SOURCE EXCERPT:
──────

# Bargersville, Indiana Police Dept. add a Tesla Model 3 to their fleet



## Nautilus

https://www.theindychannel.com/news...-department-adds-a-tesla-to-its-vehicle-fleet

They've got the hood open to show off the big mother engine. Wait.... what?


----------



## orekart

Oh what did they do for ram bars at the nose? I live in cattle country and need to know!


----------



## TI3T

Now THAT is stealth!!! The next time I'm at Taxman for their Sunday Brunch I'll have to keep an eye out(and my speed down!). I live just up the road from there and it's nice to see a police department going with something other than the 'big black SUV' look that's so common around here. I hope it's the beginning of a new trend!


----------



## garsh

orekart said:


> Oh what did they do for ram bars at the nose? I live in cattle country and need to know!


Looks like just the license plate bracket. They must have small cows in Indiana.


----------



## Klaus-rf

Once they install the computer screen keyboard, & radio gear in it may be a bit crowded inside. Hmmm... roof antennae?


----------



## Nautilus

More coverage: https://insideevs.com/news/367896/bargersville-police-tesla-model-3/

And apparently it's a Standard Range Plus. The wheels and tires should have been the tip-off that it's not a Performance model. So the 0-60 stats. will be a little slower than quoted in the first article, but the bad guys don't need to know that.

──────

Dataset excerpt

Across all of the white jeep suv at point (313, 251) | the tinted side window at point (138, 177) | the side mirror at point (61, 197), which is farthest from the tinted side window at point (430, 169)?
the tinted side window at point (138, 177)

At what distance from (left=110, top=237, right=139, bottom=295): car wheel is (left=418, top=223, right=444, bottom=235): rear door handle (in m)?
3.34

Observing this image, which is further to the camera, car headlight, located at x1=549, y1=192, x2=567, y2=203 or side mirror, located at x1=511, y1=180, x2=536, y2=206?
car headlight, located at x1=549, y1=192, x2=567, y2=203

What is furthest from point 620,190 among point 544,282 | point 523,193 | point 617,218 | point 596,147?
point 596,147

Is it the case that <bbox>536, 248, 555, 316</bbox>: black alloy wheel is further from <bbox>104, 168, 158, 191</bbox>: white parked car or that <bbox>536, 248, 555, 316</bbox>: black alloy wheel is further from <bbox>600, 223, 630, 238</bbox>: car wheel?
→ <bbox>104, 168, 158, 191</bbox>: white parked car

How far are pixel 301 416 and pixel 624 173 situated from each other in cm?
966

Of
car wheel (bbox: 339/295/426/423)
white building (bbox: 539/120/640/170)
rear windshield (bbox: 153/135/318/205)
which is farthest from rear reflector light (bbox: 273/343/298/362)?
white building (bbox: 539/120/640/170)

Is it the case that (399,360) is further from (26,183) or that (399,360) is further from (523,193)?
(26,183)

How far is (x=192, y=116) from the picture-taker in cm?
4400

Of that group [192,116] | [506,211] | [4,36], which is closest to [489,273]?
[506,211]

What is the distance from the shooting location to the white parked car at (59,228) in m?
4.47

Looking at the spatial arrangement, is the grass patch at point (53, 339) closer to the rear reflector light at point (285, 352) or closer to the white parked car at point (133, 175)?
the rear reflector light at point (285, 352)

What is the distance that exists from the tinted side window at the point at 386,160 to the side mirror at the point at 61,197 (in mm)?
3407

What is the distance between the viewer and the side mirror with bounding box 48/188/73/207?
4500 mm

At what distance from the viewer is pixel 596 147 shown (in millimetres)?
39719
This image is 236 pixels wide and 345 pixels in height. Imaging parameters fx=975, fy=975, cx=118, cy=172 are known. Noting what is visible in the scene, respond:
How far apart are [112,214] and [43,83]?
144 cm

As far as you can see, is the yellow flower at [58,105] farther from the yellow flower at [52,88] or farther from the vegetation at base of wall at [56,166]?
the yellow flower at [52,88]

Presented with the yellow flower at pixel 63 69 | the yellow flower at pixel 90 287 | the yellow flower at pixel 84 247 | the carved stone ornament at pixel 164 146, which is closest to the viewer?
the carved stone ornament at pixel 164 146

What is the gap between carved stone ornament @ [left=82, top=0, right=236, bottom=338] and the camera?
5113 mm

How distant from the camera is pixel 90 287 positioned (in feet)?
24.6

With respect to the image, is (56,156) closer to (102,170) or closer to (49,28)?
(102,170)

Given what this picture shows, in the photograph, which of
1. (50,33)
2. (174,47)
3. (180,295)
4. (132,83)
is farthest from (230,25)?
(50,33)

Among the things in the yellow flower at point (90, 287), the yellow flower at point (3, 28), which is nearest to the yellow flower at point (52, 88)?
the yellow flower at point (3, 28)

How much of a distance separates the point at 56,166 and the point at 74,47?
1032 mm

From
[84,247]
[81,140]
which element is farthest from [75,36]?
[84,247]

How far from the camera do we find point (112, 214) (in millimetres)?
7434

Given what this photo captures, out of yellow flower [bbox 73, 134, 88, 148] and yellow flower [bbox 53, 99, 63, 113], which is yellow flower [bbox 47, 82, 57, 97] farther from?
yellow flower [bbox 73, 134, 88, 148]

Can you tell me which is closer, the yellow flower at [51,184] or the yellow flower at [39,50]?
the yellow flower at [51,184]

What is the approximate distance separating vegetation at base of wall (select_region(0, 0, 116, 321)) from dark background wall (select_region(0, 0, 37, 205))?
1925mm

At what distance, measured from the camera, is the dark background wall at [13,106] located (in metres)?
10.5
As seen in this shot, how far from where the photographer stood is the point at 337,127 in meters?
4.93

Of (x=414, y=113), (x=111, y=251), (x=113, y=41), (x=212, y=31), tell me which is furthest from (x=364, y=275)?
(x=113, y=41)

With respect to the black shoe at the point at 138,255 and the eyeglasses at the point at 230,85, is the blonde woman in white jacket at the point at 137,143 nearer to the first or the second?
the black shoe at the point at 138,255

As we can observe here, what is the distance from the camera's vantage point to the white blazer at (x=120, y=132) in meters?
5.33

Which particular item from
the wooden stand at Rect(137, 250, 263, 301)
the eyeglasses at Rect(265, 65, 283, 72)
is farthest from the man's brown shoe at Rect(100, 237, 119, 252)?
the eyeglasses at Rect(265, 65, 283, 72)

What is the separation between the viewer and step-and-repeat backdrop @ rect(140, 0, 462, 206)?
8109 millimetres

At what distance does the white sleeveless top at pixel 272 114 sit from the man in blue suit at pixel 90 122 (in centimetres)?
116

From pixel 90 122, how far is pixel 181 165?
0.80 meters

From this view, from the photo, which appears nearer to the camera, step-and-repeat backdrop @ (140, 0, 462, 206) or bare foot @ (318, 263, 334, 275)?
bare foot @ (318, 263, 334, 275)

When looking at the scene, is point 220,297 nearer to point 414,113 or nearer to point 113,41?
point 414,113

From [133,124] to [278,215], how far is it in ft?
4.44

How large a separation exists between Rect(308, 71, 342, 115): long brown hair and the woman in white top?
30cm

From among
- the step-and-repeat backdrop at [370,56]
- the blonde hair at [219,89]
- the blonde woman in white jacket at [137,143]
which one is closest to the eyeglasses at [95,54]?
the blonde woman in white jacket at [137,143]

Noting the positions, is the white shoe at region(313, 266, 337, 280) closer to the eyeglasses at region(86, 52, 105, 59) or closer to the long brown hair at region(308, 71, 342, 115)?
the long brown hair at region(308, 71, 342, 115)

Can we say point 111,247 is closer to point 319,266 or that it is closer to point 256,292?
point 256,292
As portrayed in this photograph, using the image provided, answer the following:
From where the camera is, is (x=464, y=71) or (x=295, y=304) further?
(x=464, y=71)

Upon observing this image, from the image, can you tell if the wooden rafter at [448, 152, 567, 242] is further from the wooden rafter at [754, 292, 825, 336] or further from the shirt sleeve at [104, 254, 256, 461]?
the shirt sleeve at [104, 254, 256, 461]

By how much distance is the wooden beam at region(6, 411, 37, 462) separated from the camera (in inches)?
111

──────

EXERCISE DIRECTIONS: Write the next few posts of the forum thread about the Bargersville police department's Tesla Model 3, picking up after the last reply shown.

REPLY:
Not too many cows here. Mostly corn and soy beans .


----------



## FF35

I wonder if there’s a different package for police that will take a SR+ 0-60 time into the mid 4’s?


----------



## garsh

FF35 said:


> I wonder if there's a different package for police that will take a SR+ 0-60 time into the mid 4's?


The SR+'s 0-60 time of 5.3s is still going to make this car quicker than anything else police have been using for the past decade.

https://www.autoblog.com/2015/11/30/ford-police-testing-results/

_...the all-wheel drive (Ford) Interceptor Sedan with the 3.5-liter V6 EcoBoost sprinted there in 5.8 seconds, compared to 6.6 seconds for the rear-drive 5.7-liter V8 Dodge Charger and 6.7 seconds for the 6.0-liter V8 Chevrolet Caprice._

And:
https://www.businessinsider.com/fastest-cop-police-cars-ford-dodge-chevy-2017-4


----------



## JWardell

I was happy to see this yesterday. I hope more and more police departments start to see these as actual ideal cruisers and not just for meter maids as we see HEVs used here in Boston. Police often sit with their engines idling for many hours all day while they sit at construction, write reports, or just stay cool or warm. EVs will save them a TON of gas costs. and they can continue to buy all-American vehicles.

I thought this local news report did an excellent job highlighting the advantages:


----------



## Bokonon

"The Tesla will save taxpayers around $6,000 on average per year.... right now, they're spending more than $8,000 per year in gas, oil, and insurance per vehicle" ... WOW!!

That was so not the Tesla app, though.


----------



## Nautilus

Follow-up on the Bargersville PD Tesla operating costs. Good savings have indeed been realized, roughly in line with their original estimates.

Not sure why they're showing a photo of a Westport PD Tesla, or which Westport it is.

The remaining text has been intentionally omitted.